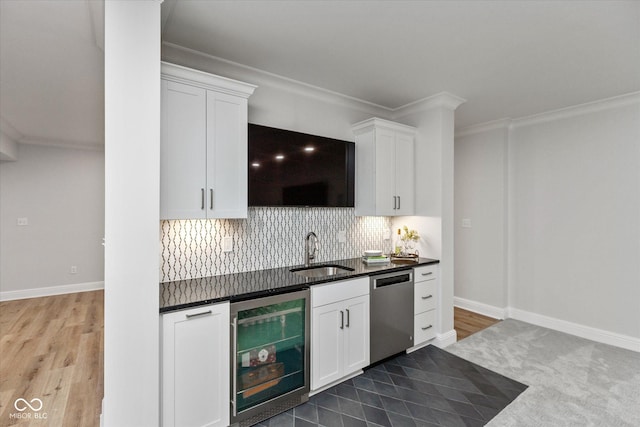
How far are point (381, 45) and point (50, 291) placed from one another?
6590 millimetres

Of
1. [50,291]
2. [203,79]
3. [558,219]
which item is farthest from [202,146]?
[50,291]

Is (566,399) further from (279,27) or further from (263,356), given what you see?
(279,27)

== == ==

REQUEST: Rewrite the records with every instance of "further from" changed to "farther from" and nothing else altered. Leave the pictures out of your version.

RIGHT ANSWER:
How far are point (381, 45) and point (50, 291) placed from one another?
6590 millimetres

Of
1. [50,291]
2. [203,79]
3. [558,219]
which item is farthest from [202,146]?
[50,291]

Is (566,399) farther from (279,27) or farther from (263,356), given what you see?
(279,27)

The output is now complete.